⟨
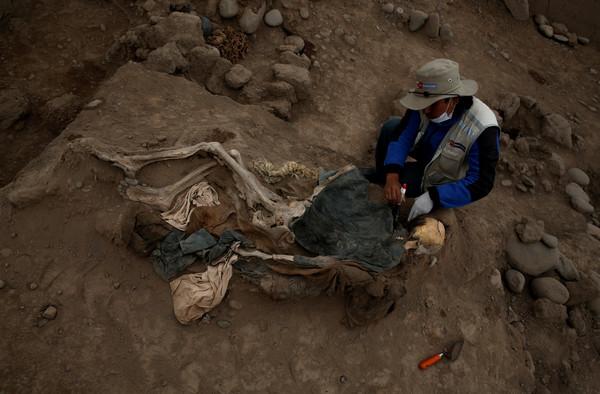 Kim tự tháp ở Peru xây dựng cách đây 4000 năm nhưng bên trong lại có 16 bộ hài cốt của người nhà Thanh: Hé lộ quá khứ tủi nhục - Ảnh 1.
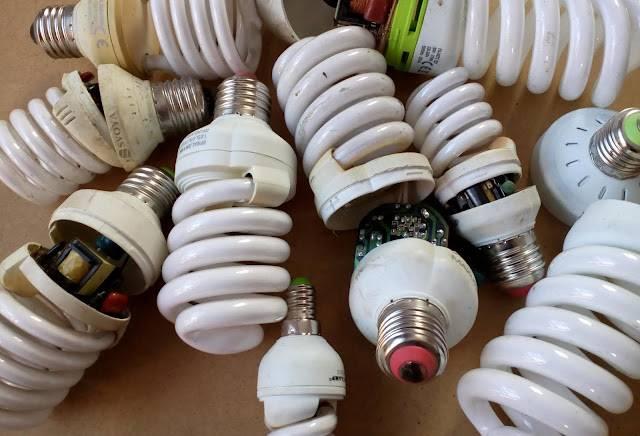 Разбилась лампочка энергосберегающая: что делать?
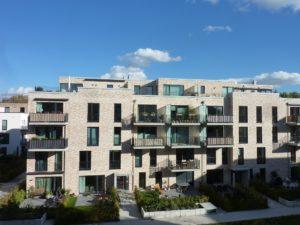 Lokstedt: Neuwertige 2-Zimmer-Penthousewohnung mit Dachterrasse über den Dächern von Lokstedt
⟩
TASK INSTRUCTIONS ▸ No pictures, please. Output the listing above exactly as it stands.

REPLY ▸
 Kim tự tháp ở Peru xây dựng cách đây 4000 năm nhưng bên trong lại có 16 bộ hài cốt của người nhà Thanh: Hé lộ quá khứ tủi nhục - Ảnh 1.
 Разбилась лампочка энергосберегающая: что делать?
 Lokstedt: Neuwertige 2-Zimmer-Penthousewohnung mit Dachterrasse über den Dächern von Lokstedt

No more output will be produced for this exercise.